Everyone’s talking about Amtrak’s publicity gold writer’s residency program (some more skeptically than others) this week. I was super for this idea at first — I really love trains, after all — but on further contemplation, namely during a weekend visit to Ohio I took by way of Megabus — I’m not so sure I’d be a good fit. It turns out that the worse the free wireless, the more determined I become to bend it to my will, so I spend a lot of time glaring at Tumblr or cursing at slow-loading news sites rather than writing.
The vacation part, though, the quick getaway — that worked out very well. We’re pretty bad about allowing ourselves actual breaks in the United States. Even with firsthand proof of how good it is to get out of your head by just getting out, sometimes it’s not easy to convince ourselves we need to skip town for a while. But Megabus came to my rescue with outlandishly cheap tickets ($35 round trip) to Columbus, and I hadn’t seen my dad and my dog since Thanksgiving. It was time.

Megabuses, if that’s the proper plural, are double-decker. I am pleased to say I snagged an upstairs front-of-the-bus seat both ways, which afforded me an awesome view of what turned out to be some really weird, gorgeous weather between Chicago and Indianapolis: miles and miles of fog over thick melting snow. It was like driving through a Swedish detective novel.

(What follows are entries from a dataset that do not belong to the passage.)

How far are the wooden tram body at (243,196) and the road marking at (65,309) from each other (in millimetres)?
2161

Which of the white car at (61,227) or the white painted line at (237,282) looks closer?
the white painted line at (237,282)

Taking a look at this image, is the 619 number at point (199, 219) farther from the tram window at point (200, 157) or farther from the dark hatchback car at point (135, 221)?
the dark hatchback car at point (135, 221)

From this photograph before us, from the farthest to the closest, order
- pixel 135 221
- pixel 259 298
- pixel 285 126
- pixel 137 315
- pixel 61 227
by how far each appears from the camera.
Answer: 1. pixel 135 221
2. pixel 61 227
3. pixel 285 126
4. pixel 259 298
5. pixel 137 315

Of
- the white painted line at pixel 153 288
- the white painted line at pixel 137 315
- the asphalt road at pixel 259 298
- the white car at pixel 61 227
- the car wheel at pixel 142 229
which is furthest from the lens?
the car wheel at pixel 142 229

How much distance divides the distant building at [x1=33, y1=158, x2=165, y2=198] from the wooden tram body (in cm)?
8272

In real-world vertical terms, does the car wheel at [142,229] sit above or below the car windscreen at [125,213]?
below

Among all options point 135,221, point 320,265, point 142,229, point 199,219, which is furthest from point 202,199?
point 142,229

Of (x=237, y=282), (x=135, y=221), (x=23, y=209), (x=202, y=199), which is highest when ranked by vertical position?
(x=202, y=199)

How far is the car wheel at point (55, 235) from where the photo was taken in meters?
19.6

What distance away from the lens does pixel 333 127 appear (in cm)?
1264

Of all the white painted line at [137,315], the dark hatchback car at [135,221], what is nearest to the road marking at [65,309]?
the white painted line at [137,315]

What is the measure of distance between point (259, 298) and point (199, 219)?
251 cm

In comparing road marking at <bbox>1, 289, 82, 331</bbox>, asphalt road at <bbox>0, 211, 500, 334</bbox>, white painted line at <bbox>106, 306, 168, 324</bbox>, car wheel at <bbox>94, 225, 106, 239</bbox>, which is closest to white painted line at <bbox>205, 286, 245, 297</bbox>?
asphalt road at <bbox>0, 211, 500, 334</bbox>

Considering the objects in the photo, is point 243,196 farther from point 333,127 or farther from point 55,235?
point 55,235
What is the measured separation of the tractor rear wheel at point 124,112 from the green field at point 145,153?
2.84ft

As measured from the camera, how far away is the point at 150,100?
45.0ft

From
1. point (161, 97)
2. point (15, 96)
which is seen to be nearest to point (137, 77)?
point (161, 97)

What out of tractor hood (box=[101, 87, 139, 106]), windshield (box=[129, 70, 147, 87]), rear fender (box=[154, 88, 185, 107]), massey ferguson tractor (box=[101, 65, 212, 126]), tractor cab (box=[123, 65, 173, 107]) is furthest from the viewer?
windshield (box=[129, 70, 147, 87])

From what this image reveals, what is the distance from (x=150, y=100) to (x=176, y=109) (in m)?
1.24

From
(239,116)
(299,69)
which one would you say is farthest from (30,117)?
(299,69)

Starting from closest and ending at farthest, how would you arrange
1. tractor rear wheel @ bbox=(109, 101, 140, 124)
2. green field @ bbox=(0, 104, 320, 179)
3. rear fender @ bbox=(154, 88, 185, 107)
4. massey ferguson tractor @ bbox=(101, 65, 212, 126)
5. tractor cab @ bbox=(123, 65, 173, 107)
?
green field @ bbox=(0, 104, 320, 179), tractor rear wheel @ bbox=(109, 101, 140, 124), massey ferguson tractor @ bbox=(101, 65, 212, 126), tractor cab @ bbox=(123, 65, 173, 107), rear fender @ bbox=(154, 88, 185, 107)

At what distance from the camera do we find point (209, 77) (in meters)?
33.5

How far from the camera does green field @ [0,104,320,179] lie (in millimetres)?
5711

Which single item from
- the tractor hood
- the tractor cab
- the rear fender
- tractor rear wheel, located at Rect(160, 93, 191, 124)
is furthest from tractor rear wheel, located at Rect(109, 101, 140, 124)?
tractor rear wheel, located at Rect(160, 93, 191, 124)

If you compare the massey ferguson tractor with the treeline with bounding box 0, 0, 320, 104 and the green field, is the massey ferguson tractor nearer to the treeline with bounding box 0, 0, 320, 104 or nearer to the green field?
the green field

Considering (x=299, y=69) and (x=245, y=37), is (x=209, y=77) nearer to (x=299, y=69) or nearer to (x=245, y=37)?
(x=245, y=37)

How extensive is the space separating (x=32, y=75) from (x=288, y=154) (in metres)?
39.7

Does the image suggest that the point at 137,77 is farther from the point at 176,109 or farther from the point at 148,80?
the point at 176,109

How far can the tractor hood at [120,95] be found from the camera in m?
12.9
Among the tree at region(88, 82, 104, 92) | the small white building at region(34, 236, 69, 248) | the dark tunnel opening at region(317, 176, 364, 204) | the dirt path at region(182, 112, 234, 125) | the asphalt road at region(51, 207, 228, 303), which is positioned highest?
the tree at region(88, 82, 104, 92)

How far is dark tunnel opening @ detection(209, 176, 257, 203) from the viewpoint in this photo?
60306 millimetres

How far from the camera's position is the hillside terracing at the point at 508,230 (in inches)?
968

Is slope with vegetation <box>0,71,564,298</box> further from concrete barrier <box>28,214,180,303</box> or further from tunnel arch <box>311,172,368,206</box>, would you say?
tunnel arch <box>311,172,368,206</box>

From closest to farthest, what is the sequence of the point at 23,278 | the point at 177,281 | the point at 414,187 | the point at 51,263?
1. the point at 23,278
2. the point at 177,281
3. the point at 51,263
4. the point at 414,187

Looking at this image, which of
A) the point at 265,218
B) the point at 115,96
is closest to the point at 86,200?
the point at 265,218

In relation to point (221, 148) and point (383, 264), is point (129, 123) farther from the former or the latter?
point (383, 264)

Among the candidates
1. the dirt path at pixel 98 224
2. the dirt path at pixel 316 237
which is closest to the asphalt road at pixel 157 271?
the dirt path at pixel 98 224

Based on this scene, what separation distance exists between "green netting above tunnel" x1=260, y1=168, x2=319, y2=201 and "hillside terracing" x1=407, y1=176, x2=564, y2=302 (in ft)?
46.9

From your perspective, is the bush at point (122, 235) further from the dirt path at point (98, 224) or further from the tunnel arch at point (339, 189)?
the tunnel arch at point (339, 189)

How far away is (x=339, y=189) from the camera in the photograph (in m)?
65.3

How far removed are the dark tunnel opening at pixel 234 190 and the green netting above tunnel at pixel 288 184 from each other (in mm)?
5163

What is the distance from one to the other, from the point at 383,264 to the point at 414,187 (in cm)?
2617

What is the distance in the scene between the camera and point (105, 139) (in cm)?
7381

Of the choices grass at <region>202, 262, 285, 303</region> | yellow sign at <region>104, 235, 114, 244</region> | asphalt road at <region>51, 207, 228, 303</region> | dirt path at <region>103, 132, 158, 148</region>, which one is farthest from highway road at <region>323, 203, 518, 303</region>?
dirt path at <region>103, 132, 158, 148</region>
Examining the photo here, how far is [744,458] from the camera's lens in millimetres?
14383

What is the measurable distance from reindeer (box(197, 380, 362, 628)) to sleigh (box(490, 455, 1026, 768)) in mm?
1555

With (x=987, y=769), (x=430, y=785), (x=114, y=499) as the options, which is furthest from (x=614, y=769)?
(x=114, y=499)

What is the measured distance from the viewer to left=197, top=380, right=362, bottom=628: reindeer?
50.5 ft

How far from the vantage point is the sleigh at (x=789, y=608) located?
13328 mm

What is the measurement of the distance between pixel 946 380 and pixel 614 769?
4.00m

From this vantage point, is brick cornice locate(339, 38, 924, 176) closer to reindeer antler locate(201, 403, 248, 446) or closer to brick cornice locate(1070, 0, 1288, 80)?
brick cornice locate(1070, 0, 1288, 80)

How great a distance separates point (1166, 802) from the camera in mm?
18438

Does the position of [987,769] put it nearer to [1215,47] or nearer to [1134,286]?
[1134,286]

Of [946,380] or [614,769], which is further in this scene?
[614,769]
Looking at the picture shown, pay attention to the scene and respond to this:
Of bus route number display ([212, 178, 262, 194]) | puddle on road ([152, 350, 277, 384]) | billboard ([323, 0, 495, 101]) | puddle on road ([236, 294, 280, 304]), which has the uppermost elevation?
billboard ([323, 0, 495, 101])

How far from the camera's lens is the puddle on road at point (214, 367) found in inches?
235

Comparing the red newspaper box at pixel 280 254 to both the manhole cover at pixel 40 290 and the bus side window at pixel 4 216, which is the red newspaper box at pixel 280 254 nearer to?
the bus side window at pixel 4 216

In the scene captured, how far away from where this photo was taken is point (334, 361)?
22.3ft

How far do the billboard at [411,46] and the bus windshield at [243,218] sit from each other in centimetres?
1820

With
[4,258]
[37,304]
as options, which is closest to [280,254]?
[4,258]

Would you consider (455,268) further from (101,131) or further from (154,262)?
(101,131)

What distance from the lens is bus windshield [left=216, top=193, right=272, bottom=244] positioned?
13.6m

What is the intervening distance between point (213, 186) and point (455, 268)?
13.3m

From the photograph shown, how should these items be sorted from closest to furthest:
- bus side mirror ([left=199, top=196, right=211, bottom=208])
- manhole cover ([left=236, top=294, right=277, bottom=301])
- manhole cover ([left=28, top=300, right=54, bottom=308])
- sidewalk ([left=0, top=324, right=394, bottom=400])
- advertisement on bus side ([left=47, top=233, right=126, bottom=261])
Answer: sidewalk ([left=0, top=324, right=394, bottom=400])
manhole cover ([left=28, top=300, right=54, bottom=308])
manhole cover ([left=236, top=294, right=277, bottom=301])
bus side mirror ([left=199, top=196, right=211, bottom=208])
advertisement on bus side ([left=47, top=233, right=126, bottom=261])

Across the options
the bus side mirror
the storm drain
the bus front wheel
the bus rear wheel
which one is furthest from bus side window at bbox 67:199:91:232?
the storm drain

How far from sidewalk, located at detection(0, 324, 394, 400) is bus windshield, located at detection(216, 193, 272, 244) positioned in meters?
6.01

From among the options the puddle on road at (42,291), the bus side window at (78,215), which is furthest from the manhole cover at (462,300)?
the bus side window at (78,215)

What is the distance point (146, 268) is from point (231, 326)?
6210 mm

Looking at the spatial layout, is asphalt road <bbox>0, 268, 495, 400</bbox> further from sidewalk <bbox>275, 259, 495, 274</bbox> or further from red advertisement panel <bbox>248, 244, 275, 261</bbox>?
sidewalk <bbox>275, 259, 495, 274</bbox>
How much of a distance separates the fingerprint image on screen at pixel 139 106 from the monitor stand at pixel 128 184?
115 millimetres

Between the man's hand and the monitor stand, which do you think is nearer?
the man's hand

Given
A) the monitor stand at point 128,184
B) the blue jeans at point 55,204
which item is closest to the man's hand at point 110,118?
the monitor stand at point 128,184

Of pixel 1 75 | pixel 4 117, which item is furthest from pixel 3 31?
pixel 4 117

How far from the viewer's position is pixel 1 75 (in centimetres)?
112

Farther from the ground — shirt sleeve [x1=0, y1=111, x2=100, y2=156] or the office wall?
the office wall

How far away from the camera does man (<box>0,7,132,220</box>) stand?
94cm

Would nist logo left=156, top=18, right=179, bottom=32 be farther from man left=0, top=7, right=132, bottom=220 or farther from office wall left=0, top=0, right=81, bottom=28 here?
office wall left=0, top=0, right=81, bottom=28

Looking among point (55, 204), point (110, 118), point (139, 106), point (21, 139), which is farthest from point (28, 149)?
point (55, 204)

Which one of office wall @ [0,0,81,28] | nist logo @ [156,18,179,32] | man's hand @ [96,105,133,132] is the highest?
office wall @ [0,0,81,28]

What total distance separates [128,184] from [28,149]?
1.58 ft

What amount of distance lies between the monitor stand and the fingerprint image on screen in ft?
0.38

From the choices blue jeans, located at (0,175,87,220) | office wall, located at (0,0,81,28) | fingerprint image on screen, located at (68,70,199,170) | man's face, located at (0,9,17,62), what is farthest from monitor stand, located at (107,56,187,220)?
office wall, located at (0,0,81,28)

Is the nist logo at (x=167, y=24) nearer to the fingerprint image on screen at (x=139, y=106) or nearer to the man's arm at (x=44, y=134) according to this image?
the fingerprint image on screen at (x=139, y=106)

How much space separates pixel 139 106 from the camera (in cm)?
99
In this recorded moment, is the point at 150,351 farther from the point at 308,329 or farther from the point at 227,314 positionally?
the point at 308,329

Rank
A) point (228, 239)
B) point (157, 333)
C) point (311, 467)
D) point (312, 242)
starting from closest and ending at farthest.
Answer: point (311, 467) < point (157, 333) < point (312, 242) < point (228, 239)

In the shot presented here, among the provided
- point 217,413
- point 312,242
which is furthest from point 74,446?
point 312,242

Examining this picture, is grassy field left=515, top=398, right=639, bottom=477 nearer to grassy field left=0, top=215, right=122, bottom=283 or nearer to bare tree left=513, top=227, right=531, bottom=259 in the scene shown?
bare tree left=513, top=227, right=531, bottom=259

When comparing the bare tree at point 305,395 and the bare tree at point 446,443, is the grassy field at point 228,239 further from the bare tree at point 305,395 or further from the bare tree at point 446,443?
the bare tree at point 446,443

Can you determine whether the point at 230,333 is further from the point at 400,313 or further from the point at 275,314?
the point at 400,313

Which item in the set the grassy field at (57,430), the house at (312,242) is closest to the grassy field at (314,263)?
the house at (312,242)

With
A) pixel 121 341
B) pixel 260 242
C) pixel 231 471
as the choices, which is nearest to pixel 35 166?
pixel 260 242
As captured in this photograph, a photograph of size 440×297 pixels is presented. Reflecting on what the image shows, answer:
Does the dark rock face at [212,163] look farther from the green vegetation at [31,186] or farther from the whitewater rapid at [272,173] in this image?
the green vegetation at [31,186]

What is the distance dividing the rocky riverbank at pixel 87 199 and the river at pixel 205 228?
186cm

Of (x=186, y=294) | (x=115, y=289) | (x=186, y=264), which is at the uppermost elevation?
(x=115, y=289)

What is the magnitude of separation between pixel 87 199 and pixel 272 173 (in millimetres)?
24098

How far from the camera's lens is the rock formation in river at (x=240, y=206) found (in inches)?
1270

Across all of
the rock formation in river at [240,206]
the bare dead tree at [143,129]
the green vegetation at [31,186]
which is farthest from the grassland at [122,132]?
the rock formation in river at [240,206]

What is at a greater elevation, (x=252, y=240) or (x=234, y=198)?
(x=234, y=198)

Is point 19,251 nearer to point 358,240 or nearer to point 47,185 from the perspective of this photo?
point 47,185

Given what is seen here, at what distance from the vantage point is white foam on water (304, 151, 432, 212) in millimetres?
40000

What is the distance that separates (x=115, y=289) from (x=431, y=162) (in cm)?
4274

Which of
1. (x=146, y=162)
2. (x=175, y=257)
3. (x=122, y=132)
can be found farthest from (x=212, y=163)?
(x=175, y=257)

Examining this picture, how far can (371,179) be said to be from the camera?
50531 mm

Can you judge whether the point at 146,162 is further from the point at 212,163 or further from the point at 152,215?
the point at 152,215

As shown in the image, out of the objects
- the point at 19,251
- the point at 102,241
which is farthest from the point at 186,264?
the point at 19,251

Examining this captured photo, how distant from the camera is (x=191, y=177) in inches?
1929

Just before the Ohio border, we stopped at an astoundingly customized McDonald’s — huge murals of nostalgic Indiana scenery, at least four different kinds of plaid, stars and stripes motifs along the ceiling, tin folk art houses, a statue of a golden retriever. I tried to take some pictures, but I just wound up feeling like an asshole from out of town: even if it was fascination, it was going to look like mockery. So it goes.
Whenever I tell people I’m from Ohio, I have to clarify. I’m not from the flat part, even if my dad lives outside of Columbus now. I grew up in Athens County, which is solidly Appalachia, and that’s the part my heart hurts for when I miss home. On Friday Dad and I headed down to Athens to have lunch with his (and my!) friends, a raucous bunch that takes over a set of tables at the OU Inn once a week. After, I asked if we could drive around a little: I don’t get to come back to Athens much, except for sad occasions. (We did visit my mother’s grave, which it turns out I had been panicking about. I needn’t have: it was necessary, and good to do. We found 25 stones left on top of her marker, as well as some plastic poinsettias and the remains of a small pumpkin, which gave me a terrific laugh. Thank you to whomever is visiting my mom while I can’t, and thank you for being so cheeky about it. She’d approve.)
Driving around the ridge roads in Athens is something I’d really missed. These are all on hilltops; the valleys, which are hard to photograph well from a moving vehicle, are really something else.




The weather had gone unspeakably gorgeous for a short time, but that also meant that the snow, of which many feet had fallen recently, was melting. Which meant the Hocking River, as well as every other body of water, was incredibly high. Yeah, I had “Fox Confessor Brings the Flood” running through my head a lot.

Back in Columbus, we committed ourselves to enjoying local cultural institutions — in particular the Columbus Museum of Art, which is small but housed in a nice building, and which put on an equally small but highly enjoyable exhibit of Toulouse-Lautrec and Belle Epoque Paris; and the Franklin Park Conservatory, because I’m a sucker for conservatories and because my mom liked this one too.




Eventually it came time to tear myself away from this dude, but the trip did for me what I was hoping it would. I feel relaxed and less anxious about the job I have in front of me, and I’ve made the decision to stay in Chicago for as long as I can, an issue which had been forced on me by the lease renewal papers I received on Valentine’s Day. Tomorrow I call up my landlords and write my damn cover letters and clean up my apartment more. But I’m glad to be back.
Chicago is a hell of a town to come back to; you can get inured to how big and how great it is, as a city, but after this trip, I remembered. It’s so nice to get away, but this is the city that lives in my marrow, and until some other place calls me (and pays me to leave), I’m staying right here, with love.